What to do:
**A)** Please say whether each statement agrees with the Eduard Meyer biography below, answering yes or no and quoting the deciding words: (i) Meyer held a professorship at Halle before one at Berlin. (ii) Meyer was born in Berlin. (iii) Meyer lectured at Harvard in 1910.
**B)** According to the Eduard Meyer biography below, in what year was Meyer the first to note the Sothic cycle?

Eduard Meyer (25 January 1855 – 31 August 1930) was a German historian. He was the brother of Celticist Kuno Meyer (1858–1919).

==Biography==
Meyer was born in Hamburg and educated at the Gelehrtenschule des Johanneums and later at the universities of Bonn and Leipzig. After completing his studies, he spent one year in Istanbul. In 1879, he went to the University of Leipzig as Privatdozent. He was appointed professor of ancient history at Breslau in 1885, at Halle in 1889, and at Berlin in 1902. He lectured at Harvard in 1909 and the University of Illinois, Urbana-Champaign in 1910. That same year, he was elected to the American Philosophical Society. Honorary degrees were given him by Oxford, St. Andrews, Freiburg, and Chicago universities.

He died in Berlin.

==Egyptology==
In 1904 Meyer was the first to note the Sothic cycle of the heliacal rising of Sirius, which forms the basis for the traditional chronology of Egypt.

==Works==
His principal work is his Geschichte des Altertums (1884–1902; third edition, 1913). He also published:
- Forschungen zur alten Geschichte (1892–1899) - Research of ancient history.
- Untersuchungen zur Geschichte der Gracchen (1894) - Investigations on the history of the Gracchi.
- Wirtschaftliche Entwicklung des Altertums (1895) - Economic development of the ancient world.
- Die Entstehung des Judentums (1896) - The origins of Judaism.
- Zur Theorie und Methodik der Geschichte (1902) - Theory and methodology of history.
- Israeliten und ihre Nachbarstämme (1906) - The Israelites and their neighboring tribes.
- Theopomps Hellenika (1909) - Theopompus' Hellenics.
- Der Papyrosfund in Elephantine (1912) - The papyrus discovery from Elephantine.
- Ursprung und Geschichte der Mormonen (1912) - Origin and history of the Mormons.
- Nordamerika und Deutschland (1915) - North America and Germany.

In English translation
- "Alexander the Great and Universal Monarchy," The International Quarterly, Vol. VIII (1903).
- England; its Political Organization and Development and the War Against Germany (1916).

He was also a contributor to the Encyclopaedia Biblica (1903), the 1911 Encyclopædia Britannica as well as to sections of The Historians' History of the World.

Data section:

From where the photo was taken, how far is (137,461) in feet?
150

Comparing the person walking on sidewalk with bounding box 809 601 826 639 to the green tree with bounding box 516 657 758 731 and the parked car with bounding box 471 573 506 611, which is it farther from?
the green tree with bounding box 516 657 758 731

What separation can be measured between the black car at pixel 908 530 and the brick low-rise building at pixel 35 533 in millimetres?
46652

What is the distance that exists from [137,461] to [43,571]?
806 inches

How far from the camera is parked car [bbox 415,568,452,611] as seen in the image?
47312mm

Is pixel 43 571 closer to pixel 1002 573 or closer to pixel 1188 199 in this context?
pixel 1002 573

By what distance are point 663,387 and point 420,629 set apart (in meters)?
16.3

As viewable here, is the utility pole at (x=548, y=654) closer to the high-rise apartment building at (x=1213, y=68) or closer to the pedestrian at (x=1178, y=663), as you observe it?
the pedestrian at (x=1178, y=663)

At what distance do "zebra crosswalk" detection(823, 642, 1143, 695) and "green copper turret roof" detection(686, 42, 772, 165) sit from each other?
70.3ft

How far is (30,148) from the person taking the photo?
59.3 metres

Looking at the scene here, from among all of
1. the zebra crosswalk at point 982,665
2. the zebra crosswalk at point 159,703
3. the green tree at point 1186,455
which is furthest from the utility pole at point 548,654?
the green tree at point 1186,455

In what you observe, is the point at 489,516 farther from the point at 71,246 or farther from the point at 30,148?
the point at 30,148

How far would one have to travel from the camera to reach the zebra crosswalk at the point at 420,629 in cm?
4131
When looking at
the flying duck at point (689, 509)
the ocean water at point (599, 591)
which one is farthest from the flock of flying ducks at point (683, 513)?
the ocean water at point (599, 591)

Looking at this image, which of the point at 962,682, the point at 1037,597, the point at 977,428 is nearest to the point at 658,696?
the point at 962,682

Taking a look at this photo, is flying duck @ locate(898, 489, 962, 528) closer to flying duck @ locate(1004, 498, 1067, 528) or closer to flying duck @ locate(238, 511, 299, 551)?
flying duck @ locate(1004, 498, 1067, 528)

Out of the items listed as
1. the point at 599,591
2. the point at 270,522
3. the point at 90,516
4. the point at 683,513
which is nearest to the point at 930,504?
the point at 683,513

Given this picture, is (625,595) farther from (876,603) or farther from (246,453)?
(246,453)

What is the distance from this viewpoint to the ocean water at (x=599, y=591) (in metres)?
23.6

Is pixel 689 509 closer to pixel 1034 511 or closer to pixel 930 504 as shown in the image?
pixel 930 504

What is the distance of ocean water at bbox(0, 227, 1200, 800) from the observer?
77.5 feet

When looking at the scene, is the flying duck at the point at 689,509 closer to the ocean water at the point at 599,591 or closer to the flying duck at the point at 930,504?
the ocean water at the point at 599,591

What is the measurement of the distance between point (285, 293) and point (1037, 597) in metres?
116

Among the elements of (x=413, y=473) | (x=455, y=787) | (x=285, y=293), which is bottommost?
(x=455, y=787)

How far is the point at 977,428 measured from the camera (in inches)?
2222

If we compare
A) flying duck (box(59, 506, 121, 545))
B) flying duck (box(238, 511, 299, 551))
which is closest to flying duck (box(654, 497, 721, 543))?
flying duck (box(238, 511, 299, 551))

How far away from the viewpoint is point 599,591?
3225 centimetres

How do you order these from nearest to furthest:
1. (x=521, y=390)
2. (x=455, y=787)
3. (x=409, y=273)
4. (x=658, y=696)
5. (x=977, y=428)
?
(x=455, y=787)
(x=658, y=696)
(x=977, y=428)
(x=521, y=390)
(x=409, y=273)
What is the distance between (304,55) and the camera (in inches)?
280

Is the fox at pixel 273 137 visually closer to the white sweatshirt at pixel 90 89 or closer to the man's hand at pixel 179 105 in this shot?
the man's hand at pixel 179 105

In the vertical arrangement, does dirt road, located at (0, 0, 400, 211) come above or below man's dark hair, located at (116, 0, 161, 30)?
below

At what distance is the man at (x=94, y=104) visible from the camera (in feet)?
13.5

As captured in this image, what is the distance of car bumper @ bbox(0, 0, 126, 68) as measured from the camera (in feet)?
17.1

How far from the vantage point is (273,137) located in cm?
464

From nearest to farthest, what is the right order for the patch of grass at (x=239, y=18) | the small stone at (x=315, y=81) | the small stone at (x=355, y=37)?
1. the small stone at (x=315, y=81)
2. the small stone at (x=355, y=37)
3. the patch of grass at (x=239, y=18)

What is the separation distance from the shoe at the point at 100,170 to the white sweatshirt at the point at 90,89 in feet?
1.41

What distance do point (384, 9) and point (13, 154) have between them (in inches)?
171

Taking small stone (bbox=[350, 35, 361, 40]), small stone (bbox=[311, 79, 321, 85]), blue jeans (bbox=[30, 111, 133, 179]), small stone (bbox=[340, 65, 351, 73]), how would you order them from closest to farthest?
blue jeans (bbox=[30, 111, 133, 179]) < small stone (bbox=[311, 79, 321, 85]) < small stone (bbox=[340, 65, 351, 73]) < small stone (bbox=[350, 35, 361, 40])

Numbered answers:
**A)**
(i) Yes: "at Halle in 1889, and at Berlin in 1902"
(ii) No: "Meyer was born in Hamburg"
(iii) No: "He lectured at Harvard in 1909"

**B)** 1904